>> begin

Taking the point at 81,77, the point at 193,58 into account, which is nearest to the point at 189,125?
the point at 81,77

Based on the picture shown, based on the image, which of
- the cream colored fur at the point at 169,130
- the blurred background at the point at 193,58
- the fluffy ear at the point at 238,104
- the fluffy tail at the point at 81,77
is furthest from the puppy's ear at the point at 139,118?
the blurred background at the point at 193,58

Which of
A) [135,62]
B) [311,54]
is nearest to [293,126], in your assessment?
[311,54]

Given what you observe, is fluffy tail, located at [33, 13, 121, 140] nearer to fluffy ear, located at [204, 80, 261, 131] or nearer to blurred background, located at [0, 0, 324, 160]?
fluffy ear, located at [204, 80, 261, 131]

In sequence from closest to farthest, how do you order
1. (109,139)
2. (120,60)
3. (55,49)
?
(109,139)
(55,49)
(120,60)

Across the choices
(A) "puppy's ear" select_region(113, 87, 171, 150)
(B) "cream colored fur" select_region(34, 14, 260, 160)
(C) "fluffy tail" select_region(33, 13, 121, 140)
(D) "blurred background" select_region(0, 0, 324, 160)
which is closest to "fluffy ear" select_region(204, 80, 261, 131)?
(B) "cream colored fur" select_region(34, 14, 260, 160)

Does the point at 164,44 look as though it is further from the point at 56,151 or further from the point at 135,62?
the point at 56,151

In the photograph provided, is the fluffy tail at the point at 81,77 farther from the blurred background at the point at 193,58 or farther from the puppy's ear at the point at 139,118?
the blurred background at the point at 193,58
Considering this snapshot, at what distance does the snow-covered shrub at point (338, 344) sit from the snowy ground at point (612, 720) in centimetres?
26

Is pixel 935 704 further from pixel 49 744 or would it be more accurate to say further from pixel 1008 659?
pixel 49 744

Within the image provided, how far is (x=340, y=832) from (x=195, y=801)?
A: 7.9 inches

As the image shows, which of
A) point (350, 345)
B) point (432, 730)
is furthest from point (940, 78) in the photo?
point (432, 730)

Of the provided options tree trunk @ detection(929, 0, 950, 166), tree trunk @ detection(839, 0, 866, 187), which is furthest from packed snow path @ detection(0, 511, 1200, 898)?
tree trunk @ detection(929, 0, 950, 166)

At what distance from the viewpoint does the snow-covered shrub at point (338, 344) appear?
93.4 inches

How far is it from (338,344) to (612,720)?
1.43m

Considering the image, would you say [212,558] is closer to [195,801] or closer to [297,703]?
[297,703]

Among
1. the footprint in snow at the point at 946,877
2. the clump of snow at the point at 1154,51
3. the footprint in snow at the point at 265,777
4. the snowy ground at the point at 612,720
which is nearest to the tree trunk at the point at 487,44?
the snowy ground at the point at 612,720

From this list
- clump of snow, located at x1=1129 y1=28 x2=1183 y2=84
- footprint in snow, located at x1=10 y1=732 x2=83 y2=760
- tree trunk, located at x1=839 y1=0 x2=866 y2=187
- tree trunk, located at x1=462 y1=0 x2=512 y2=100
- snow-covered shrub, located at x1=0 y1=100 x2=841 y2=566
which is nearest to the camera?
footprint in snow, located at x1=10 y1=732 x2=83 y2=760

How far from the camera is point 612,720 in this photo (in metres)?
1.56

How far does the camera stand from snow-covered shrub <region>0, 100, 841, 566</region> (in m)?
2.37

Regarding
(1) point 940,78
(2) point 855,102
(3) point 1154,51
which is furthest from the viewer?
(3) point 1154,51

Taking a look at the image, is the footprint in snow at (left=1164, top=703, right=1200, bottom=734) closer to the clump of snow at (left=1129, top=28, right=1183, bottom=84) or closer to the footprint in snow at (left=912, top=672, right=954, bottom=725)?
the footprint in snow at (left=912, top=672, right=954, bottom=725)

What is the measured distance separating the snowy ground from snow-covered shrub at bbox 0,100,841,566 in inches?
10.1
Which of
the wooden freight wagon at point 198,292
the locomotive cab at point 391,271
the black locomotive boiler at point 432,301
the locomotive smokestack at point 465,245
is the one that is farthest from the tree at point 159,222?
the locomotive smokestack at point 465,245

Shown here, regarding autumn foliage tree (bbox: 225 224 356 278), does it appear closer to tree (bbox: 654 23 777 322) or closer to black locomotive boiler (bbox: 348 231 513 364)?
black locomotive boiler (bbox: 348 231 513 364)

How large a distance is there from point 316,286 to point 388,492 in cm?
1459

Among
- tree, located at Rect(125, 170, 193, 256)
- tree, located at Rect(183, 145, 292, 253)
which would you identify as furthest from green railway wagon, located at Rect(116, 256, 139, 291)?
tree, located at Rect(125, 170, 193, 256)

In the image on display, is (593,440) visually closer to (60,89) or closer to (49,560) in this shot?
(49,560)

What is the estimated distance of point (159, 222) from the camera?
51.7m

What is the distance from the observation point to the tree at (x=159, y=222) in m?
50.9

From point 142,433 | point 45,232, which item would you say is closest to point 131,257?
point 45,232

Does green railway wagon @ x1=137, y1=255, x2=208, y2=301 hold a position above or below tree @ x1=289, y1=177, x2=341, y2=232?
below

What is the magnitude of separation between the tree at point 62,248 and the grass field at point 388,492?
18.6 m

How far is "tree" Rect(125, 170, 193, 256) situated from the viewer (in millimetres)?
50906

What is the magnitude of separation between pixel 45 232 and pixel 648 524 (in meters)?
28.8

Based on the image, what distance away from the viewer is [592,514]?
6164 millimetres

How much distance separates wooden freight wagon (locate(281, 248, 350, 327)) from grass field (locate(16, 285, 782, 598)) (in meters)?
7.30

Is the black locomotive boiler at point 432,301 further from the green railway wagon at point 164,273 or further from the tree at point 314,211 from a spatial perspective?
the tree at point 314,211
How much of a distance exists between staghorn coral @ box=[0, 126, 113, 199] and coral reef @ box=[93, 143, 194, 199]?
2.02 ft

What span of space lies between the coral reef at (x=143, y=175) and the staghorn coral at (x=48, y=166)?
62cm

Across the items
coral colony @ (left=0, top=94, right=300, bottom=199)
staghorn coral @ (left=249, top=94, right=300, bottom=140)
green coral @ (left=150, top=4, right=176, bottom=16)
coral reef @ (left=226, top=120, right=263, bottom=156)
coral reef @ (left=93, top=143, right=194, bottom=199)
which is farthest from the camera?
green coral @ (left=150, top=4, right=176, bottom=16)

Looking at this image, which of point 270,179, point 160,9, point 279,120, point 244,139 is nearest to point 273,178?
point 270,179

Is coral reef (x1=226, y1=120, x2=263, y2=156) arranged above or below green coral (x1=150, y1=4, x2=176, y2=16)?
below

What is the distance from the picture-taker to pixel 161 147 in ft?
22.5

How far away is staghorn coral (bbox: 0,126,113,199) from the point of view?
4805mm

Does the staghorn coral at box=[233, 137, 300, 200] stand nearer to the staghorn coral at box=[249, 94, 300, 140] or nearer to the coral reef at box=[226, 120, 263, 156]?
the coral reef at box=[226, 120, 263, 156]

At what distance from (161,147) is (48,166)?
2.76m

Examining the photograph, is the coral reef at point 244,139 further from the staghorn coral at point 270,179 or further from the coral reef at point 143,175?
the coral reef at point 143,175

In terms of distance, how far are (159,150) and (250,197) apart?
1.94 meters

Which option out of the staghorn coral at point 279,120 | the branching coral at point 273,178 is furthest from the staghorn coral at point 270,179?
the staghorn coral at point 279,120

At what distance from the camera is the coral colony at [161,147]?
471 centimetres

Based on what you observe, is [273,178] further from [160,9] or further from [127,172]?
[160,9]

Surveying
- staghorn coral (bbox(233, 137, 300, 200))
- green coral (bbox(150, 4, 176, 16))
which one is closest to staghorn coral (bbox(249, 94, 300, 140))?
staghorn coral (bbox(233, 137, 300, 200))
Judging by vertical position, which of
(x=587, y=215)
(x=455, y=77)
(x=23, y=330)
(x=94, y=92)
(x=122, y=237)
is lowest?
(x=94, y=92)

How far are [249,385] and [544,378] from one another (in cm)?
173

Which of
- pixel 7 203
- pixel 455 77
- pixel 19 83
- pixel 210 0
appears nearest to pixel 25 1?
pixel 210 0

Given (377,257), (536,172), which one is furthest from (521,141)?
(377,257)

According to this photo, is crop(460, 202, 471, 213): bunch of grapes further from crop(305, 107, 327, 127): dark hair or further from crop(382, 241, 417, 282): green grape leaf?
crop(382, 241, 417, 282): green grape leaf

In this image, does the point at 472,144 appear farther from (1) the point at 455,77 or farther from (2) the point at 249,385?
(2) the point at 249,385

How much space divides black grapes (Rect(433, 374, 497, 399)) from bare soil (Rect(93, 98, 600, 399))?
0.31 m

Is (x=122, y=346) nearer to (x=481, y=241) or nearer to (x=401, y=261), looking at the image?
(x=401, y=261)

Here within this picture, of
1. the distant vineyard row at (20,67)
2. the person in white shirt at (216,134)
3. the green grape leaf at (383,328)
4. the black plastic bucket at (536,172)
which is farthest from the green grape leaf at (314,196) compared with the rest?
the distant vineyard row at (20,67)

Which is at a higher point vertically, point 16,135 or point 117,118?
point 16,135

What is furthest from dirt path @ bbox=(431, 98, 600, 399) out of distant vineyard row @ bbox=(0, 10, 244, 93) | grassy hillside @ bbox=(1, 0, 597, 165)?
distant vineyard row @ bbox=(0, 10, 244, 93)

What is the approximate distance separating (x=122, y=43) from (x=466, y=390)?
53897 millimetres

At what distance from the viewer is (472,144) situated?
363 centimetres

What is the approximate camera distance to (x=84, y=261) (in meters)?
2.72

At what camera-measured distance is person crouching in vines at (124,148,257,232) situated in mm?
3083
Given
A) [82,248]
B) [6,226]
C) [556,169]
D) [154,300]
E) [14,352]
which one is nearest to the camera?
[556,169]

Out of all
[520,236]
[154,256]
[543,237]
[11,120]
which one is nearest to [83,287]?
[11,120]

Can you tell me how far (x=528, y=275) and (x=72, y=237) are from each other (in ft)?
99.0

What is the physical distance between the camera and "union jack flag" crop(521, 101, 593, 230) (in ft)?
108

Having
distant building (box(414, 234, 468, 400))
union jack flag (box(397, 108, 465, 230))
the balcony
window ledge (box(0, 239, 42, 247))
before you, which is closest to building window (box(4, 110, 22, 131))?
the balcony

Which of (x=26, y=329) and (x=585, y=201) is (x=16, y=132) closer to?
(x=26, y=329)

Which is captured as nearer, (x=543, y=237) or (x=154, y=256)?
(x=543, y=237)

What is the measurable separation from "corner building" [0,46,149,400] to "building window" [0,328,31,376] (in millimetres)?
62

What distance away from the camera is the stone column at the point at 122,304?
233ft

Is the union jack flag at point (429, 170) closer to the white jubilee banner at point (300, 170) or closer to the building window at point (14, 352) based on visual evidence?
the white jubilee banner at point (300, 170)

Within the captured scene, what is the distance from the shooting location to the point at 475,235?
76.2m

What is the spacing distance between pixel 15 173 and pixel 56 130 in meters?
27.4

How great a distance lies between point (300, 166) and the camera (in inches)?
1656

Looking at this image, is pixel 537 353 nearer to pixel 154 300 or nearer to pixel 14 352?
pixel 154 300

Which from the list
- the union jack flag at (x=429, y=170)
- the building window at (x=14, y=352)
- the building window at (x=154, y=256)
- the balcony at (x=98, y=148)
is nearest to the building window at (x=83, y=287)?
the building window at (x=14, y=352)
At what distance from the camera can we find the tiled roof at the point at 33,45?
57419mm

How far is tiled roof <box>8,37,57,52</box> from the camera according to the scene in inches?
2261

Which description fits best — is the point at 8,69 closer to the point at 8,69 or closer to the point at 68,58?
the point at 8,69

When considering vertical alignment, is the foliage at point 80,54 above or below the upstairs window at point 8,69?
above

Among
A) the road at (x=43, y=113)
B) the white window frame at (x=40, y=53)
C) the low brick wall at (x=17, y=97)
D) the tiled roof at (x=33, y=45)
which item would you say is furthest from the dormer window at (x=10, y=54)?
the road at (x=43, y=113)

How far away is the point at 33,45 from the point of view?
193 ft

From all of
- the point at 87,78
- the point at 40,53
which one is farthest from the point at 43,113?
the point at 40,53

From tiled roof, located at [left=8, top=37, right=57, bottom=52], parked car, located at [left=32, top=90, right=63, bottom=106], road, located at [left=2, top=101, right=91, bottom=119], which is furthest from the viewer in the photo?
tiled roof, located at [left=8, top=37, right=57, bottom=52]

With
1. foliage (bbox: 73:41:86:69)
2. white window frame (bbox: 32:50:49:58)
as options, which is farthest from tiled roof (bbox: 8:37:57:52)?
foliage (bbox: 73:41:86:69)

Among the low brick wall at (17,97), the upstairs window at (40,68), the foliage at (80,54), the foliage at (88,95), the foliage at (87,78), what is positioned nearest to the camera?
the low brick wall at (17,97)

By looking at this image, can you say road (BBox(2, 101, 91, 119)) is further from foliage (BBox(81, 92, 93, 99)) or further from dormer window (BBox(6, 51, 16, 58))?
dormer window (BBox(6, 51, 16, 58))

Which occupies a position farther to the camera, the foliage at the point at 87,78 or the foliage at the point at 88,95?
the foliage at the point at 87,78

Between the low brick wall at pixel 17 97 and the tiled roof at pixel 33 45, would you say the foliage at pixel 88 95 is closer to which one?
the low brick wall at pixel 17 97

>> end

Begin with the line that contains "Among the low" and end with the last line of the records; set down every line in that span exactly, and nothing else.

Among the low brick wall at (17,97), the upstairs window at (40,68), the foliage at (80,54), the foliage at (88,95), the foliage at (87,78), what is positioned nearest to the camera?
the low brick wall at (17,97)

By looking at this image, can you say road (BBox(2, 101, 91, 119)) is further from foliage (BBox(81, 92, 93, 99)) or further from dormer window (BBox(6, 51, 16, 58))?
dormer window (BBox(6, 51, 16, 58))

Which occupies a position farther to the camera, the foliage at the point at 87,78 or the foliage at the point at 88,95?
the foliage at the point at 87,78

Between the low brick wall at pixel 17 97 and the tiled roof at pixel 33 45, would you say the foliage at pixel 88 95 is closer to which one?
the low brick wall at pixel 17 97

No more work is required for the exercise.